Validation of annotations

The validity of ratings acquired in the fMRI study was verified by comparing them to the consensus annotation obtained in the preceding annotation study part by computing Pearson correlations between the average ratings from the fMRI study and the consensus annotation from the annotation study. The mean correlation across all films and items was 0.41. This is comparable with the mean inter-rater agreement reported previously. Figure 3 shows histograms of the correlation values between the validation time courses and the consensus annotation, for all combinations between films and items (A) and for the average value within each item (B). The mean agreement with the consensus annotation ranged from 0.08 for Regard to 0.70 for Stop., but with clear peaks between 0.4 and 0.6.

For most items, the agreement with the consensus annotation was higher than the inter-rater agreement within individual ratings in the annotation study. The correlation between the mean inter-rater agreement for each item in the annotation study and the mean correlation of the validation time course with the consensus annotation was .63. This means that items that reached lower agreement in the annotation study also showed lower agreement between the consensus annotation and the validation time series. This may be a feature of these items, i.e., they may not be experienced as universally as others and potentially depend more on individual differences; or a specificity of the current film material, i.e., some items were not appropriately evoked by the content of selected films.

fMRI quality control

MRIQC (v. 0.16.1)⁵³ was used to assess quality control of both structural and functional MRI data. Figures 4, 5 report a subset of the quality metrics computed by MRIQC, for structural and functional volumes respectively. The integral reports can be found in the derivatives of the fMRI dataset on OpenNeuro⁵² (https://doi.org/10.18112/openneuro.ds004892).

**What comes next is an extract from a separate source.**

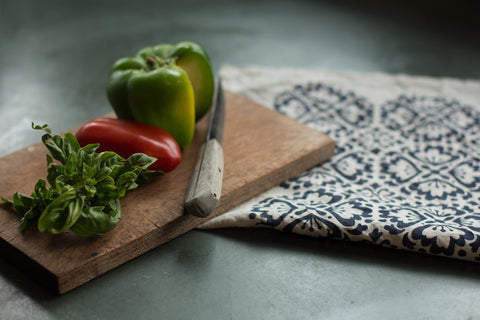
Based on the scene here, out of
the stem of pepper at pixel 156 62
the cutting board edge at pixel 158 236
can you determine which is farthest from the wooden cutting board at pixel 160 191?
the stem of pepper at pixel 156 62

For the structural images, the coefficient of joint variation⁵⁴ indicates absence of heavy head motion, as does framewise displacement (FD)⁵⁵ although the intensity non-uniformity index⁴⁴ indicates sub-optimal field bias. There seems to be low ghosting and blurring induced by head motion, with few volumes showing an entropy-focus criterion (EFC) higher than 0.58⁵⁶. The contrast to noise ratio and Dietrich Signal to Noise Ratio (SNR) (a comparison between tissues and background, see⁵⁷ are high, especially for Grey Matter (GM) and White Matter (WM), although the average image smoothing median is 3.83 voxels. Mortamet’s Quality Index⁵⁸ indicates no voxels with intensity corrupted by artefacts, with the sole exception of a few voxels in the anatomical volume of subject 16.

Most functional volumes show an EFC below 0.57, with the exception of the runs of subject 29, and a film run from subject 20 (The Secret Number). Data smoothness is within the voxel size, the Ghost to Signal Ratio close to 0, although higher in the phase-encoding axis y, and SNR and temporal SNR (measure of MRI signal strength) are high, with very few outliers found by AFNI’s 3dToutcount⁵⁹, beside subject 21 rest run, overall indicating acceptable data quality. The number of initial volumes labelled as “dummy”, due to non-steady magnetisation state is within 2 volumes for most runs, with a few exceptions.

Regarding functional runs FD, across all functional runs mean FD was 0.16 mm (SD = 0.10) ranging from 0.09–0.55 mm. While FD was generally low, we found a significant difference of FD between film (M = 0.17, SD = 0.10) and rest (M = 0.12, SD = 0.04), with rest having significantly smaller FD (t(448) = 2.72, p < 0.01). This is contrary to previous findings of reduced motion during film fMRI compared to rest⁶⁰. No subjects were excluded based on MRI image quality.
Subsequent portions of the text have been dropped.